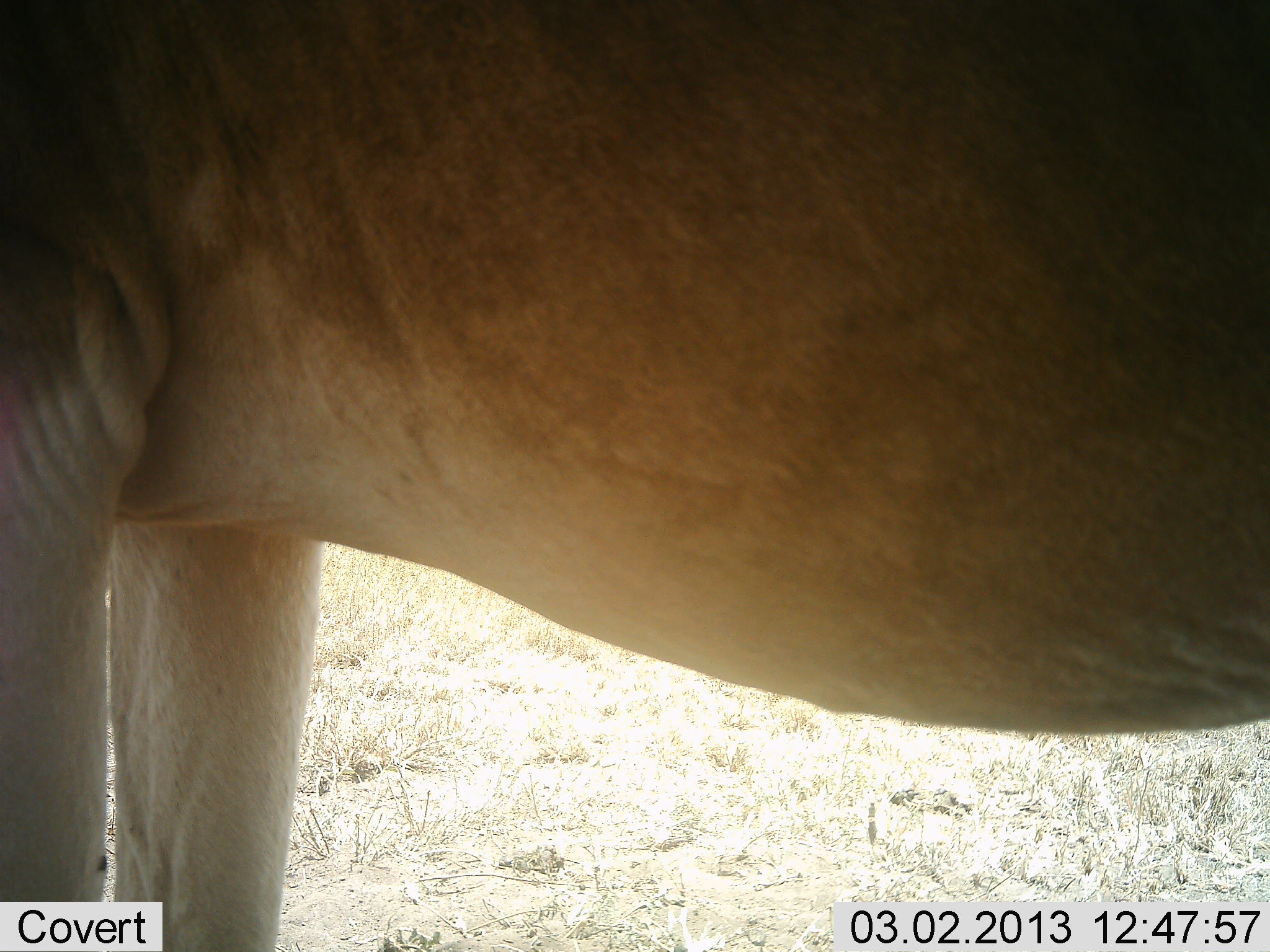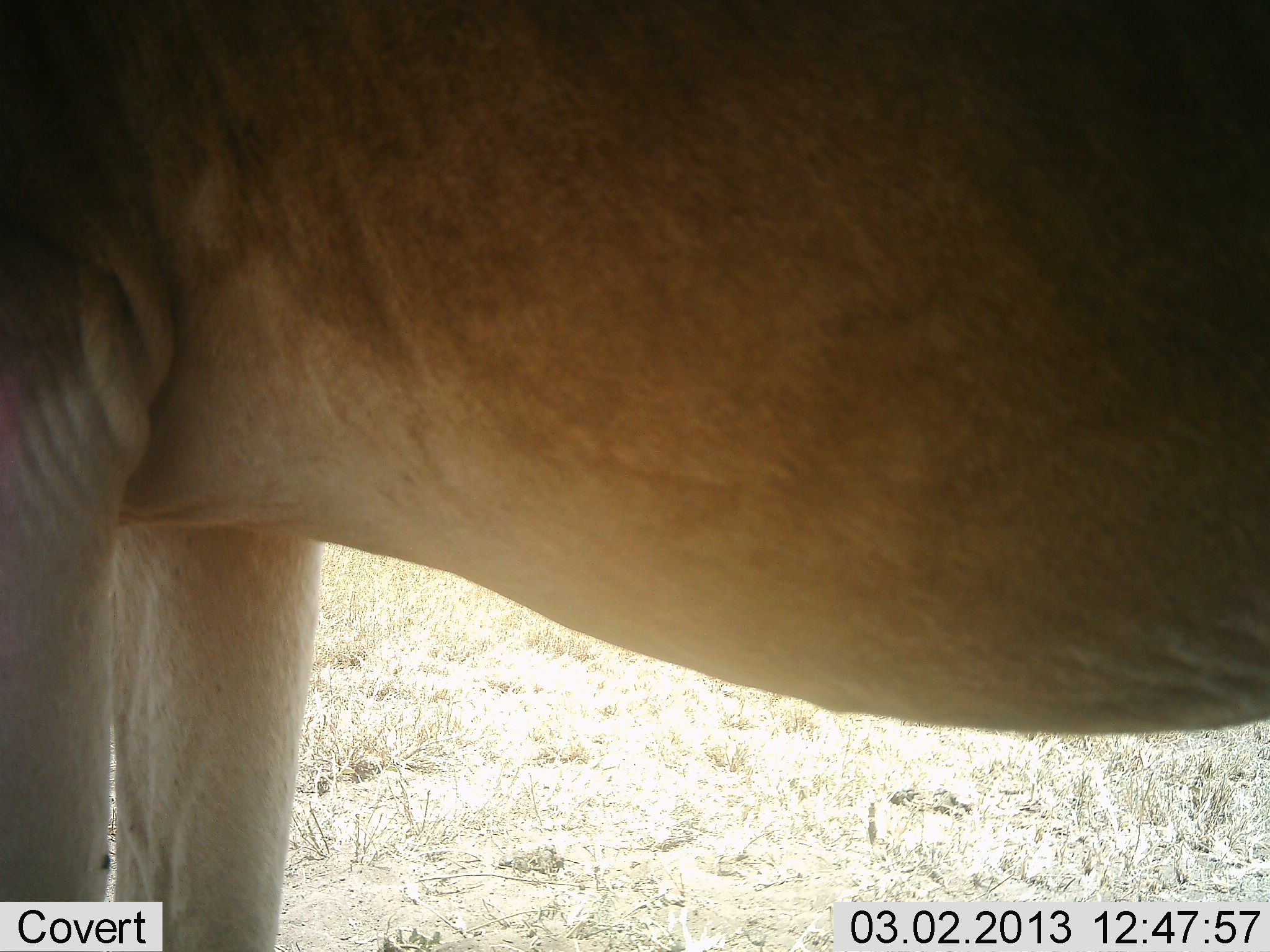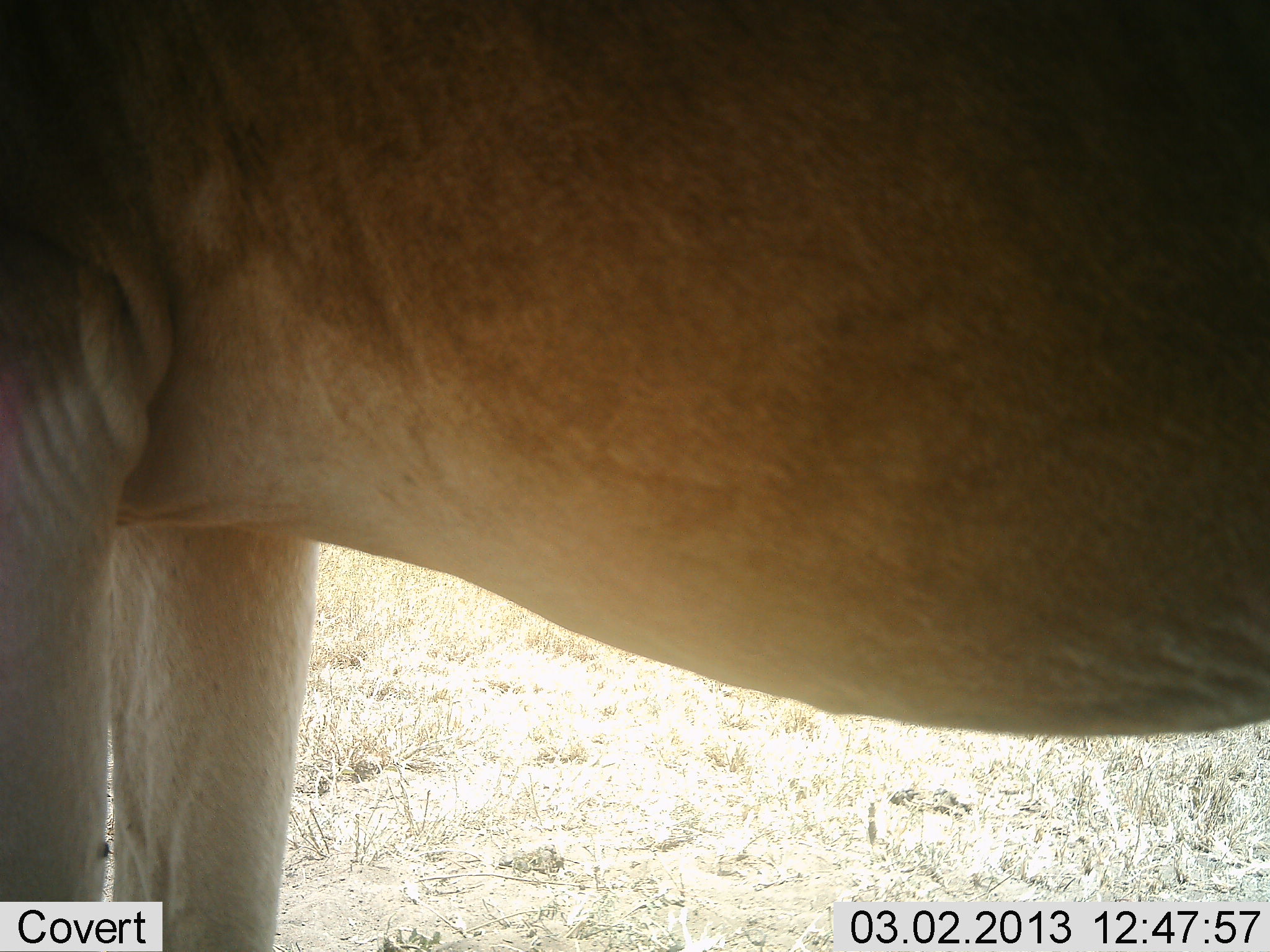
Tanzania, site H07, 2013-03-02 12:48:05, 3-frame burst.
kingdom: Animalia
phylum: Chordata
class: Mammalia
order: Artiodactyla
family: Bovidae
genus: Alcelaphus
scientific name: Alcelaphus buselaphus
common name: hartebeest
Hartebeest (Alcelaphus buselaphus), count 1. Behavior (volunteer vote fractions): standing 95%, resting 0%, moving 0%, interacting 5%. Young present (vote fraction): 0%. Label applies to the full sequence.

=-=-=-=-=

Produce a word-for-word copy of the records, omitting all images.

Tanzania, site H07, 2013-03-02 12:48:05, 3-frame burst.
kingdom: Animalia
phylum: Chordata
class: Mammalia
order: Artiodactyla
family: Bovidae
genus: Alcelaphus
scientific name: Alcelaphus buselaphus
common name: hartebeest
Hartebeest (Alcelaphus buselaphus), count 1. Behavior (volunteer vote fractions): standing 95%, resting 0%, moving 0%, interacting 5%. Young present (vote fraction): 0%. Label applies to the full sequence.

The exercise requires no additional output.